Below are the entries; give again exactly the lines from the one mentioning "6. Реле тиску." through the one mentioning "245 (2,500, 181)", inclusive.

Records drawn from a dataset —
☆ ☆ ☆ ☆ ☆ ☆ ☆
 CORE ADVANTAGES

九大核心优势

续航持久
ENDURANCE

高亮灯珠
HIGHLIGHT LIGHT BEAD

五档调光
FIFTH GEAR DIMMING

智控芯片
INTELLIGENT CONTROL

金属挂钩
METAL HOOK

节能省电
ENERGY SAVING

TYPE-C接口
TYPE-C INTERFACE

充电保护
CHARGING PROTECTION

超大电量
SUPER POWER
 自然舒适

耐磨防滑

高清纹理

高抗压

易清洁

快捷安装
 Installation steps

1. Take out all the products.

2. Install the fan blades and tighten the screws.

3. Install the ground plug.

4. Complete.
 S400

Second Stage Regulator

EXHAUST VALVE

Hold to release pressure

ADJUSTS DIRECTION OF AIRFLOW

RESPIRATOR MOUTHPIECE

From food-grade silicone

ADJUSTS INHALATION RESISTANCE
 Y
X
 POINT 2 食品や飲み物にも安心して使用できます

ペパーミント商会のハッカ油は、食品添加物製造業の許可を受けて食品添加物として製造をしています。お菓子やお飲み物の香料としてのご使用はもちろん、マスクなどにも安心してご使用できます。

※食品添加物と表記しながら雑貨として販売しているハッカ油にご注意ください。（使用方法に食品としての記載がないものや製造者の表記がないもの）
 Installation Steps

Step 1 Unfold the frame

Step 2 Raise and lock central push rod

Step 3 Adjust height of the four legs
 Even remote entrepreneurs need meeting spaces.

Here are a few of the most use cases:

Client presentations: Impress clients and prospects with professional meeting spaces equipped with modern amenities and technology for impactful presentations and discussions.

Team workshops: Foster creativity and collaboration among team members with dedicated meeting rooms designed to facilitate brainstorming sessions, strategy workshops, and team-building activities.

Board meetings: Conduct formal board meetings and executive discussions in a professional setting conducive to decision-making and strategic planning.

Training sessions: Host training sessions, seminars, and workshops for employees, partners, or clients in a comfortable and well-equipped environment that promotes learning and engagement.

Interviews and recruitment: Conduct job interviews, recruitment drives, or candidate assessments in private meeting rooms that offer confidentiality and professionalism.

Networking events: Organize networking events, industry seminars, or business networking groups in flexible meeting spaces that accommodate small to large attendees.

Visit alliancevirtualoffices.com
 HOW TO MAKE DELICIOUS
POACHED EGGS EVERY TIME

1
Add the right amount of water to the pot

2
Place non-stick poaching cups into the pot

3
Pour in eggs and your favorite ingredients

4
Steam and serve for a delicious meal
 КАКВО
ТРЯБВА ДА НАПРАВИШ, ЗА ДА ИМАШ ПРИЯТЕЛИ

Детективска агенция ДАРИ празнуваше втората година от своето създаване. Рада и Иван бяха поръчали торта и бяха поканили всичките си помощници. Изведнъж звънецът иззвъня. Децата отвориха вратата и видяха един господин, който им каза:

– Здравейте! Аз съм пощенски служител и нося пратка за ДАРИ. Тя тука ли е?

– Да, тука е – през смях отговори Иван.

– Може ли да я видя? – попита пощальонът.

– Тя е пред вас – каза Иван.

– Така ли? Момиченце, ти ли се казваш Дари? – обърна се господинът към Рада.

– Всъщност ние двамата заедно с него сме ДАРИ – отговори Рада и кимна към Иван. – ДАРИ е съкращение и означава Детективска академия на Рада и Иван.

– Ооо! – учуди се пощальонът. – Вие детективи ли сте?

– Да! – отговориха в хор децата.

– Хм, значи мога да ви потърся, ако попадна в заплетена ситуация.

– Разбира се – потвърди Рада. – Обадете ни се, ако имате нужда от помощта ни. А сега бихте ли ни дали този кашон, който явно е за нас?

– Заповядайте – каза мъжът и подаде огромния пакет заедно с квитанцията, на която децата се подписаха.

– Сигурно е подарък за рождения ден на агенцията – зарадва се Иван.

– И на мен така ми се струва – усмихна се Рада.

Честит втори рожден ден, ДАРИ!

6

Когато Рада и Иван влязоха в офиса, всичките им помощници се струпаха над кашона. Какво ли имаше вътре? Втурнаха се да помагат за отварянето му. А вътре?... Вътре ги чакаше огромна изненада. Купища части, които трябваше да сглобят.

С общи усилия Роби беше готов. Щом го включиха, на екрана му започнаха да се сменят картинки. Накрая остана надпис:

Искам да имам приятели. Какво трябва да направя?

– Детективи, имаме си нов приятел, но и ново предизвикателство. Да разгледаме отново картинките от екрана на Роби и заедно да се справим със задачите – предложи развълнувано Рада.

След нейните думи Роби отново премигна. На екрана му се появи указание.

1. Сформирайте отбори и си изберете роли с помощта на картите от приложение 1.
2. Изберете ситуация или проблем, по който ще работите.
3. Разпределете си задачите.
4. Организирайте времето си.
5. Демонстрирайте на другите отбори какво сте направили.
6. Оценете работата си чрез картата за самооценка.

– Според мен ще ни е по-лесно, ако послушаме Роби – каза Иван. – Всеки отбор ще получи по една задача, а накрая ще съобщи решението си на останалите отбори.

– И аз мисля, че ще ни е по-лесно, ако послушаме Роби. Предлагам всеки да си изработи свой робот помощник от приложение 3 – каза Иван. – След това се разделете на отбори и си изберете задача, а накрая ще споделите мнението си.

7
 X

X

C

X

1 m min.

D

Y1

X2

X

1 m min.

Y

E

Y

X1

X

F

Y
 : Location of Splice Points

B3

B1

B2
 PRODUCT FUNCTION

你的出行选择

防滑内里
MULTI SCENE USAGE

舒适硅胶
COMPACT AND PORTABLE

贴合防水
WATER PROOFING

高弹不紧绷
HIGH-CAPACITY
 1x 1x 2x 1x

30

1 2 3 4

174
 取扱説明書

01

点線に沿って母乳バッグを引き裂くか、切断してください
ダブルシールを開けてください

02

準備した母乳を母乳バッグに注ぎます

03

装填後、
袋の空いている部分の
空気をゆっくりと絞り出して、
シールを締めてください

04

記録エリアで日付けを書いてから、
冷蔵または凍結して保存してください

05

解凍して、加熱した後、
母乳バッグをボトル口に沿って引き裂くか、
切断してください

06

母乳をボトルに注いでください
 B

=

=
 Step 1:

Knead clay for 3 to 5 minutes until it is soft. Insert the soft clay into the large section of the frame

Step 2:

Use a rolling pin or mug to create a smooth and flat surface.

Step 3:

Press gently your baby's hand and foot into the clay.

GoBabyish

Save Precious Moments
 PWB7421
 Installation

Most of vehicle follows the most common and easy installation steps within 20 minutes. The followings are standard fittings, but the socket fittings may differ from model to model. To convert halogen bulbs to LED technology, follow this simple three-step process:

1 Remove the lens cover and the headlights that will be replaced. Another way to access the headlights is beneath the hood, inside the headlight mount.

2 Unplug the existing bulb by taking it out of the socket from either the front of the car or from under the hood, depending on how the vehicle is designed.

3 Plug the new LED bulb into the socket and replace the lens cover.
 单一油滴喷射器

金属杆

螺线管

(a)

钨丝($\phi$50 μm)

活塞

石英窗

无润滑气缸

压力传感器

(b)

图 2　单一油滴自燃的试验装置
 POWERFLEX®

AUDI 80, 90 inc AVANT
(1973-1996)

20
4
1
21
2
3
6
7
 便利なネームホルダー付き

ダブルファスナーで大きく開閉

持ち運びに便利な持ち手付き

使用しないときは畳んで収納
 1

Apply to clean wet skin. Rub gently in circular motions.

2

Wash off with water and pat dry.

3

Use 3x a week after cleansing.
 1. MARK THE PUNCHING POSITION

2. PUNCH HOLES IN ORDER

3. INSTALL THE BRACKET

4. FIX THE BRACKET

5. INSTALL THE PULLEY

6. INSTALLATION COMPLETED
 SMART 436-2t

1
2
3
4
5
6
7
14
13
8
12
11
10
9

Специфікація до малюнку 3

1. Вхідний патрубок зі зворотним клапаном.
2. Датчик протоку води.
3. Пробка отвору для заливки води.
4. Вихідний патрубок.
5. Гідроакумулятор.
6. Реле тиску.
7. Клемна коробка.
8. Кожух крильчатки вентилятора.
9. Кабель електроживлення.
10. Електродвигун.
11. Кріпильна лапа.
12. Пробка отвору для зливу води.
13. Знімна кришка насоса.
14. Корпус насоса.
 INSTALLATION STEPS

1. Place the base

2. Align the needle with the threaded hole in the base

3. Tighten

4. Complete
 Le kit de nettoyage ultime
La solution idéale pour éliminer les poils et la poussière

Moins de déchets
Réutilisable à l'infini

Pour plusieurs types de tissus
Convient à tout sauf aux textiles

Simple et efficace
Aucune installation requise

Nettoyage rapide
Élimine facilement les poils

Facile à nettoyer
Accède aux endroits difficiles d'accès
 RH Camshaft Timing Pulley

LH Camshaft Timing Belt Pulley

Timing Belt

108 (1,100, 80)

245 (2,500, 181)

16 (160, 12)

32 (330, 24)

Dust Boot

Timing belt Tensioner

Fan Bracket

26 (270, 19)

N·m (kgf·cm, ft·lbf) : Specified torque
☆ ☆ ☆ ☆ ☆ ☆ ☆
SOLUTION FOR THIS EXERCISE —
6. Реле тиску.
7. Клемна коробка.
8. Кожух крильчатки вентилятора.
9. Кабель електроживлення.
10. Електродвигун.
11. Кріпильна лапа.
12. Пробка отвору для зливу води.
13. Знімна кришка насоса.
14. Корпус насоса.
 INSTALLATION STEPS

1. Place the base

2. Align the needle with the threaded hole in the base

3. Tighten

4. Complete
 Le kit de nettoyage ultime
La solution idéale pour éliminer les poils et la poussière

Moins de déchets
Réutilisable à l'infini

Pour plusieurs types de tissus
Convient à tout sauf aux textiles

Simple et efficace
Aucune installation requise

Nettoyage rapide
Élimine facilement les poils

Facile à nettoyer
Accède aux endroits difficiles d'accès
 RH Camshaft Timing Pulley

LH Camshaft Timing Belt Pulley

Timing Belt

108 (1,100, 80)

245 (2,500, 181)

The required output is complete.